## Given task A
In the records below, copy the lines exactly as they appear, beginning at the line that has "What choice from" and stopping after the line that has "- the rope knot at crop(60, 158, 144, 191)".

# [SOLVED] 2006 Chrysler 300M Fuse Blowing



## The1965Ghost (Feb 25, 2010)

The car was bought used, in excellent condition. No problems for a while until fuse #18 keeps blowing out for the radio in the rear fuse box in the trunk. As soon as one is put in, it's blown. Hoping that it does not need to go back for maintenance, and that I could just fix myself. Could it be some kind of relay? Like I said before, the car is in excellent condition like its off the line and all electronics are stock, including the radio. There isn't anything in the cigarette lighter either. Please help asap! :sigh:


----------



## octaneman (May 13, 2009)

*Re: 2006 Chrysler 300M Fuse Blowing*

The radio itself could be short circuiting internally and will need replacing. To prove that it is the radio, disconnect its power molex connector and re-install the fuse. If it doesn't blow you found the culprit.

## Given task B
According to the fuse thread, which fuse number keeps blowing out?

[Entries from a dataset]

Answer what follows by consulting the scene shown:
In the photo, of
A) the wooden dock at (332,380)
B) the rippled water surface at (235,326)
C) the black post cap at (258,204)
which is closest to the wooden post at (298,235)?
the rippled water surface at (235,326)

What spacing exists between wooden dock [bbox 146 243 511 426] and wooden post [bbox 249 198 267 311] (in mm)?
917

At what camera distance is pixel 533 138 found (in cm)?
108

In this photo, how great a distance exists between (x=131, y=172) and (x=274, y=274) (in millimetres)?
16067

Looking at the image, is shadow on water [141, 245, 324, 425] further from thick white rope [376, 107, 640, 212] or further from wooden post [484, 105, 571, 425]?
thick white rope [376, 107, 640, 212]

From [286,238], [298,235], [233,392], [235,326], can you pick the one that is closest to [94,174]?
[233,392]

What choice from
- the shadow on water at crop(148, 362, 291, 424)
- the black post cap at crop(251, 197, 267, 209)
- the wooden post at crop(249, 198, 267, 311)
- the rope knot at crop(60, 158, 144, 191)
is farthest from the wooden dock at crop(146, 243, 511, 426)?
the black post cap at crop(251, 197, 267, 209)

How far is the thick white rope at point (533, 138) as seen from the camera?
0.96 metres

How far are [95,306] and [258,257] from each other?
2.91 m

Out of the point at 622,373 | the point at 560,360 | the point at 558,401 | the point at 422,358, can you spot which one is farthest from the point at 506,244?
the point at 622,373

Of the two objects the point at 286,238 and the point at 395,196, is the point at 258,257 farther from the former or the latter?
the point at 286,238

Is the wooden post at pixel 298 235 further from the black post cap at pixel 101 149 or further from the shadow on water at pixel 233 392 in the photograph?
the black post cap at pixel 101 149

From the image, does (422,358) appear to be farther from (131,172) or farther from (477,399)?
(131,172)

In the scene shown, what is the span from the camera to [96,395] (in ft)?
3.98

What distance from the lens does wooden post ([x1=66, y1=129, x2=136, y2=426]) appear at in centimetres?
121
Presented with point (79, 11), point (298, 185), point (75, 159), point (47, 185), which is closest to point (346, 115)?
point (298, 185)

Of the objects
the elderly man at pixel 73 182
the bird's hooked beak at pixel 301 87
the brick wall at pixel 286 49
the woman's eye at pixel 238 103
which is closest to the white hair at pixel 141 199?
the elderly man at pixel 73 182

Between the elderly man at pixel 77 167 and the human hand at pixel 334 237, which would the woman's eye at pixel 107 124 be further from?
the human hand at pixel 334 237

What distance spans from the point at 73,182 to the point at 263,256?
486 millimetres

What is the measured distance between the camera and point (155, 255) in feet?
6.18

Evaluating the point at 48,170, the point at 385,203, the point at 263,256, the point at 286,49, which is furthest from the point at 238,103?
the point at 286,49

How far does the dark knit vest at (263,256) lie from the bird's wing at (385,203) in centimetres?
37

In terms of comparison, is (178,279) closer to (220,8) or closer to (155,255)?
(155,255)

## Complete output A
What choice from
- the shadow on water at crop(148, 362, 291, 424)
- the black post cap at crop(251, 197, 267, 209)
- the wooden post at crop(249, 198, 267, 311)
- the rope knot at crop(60, 158, 144, 191)

## Complete output B
Fuse #18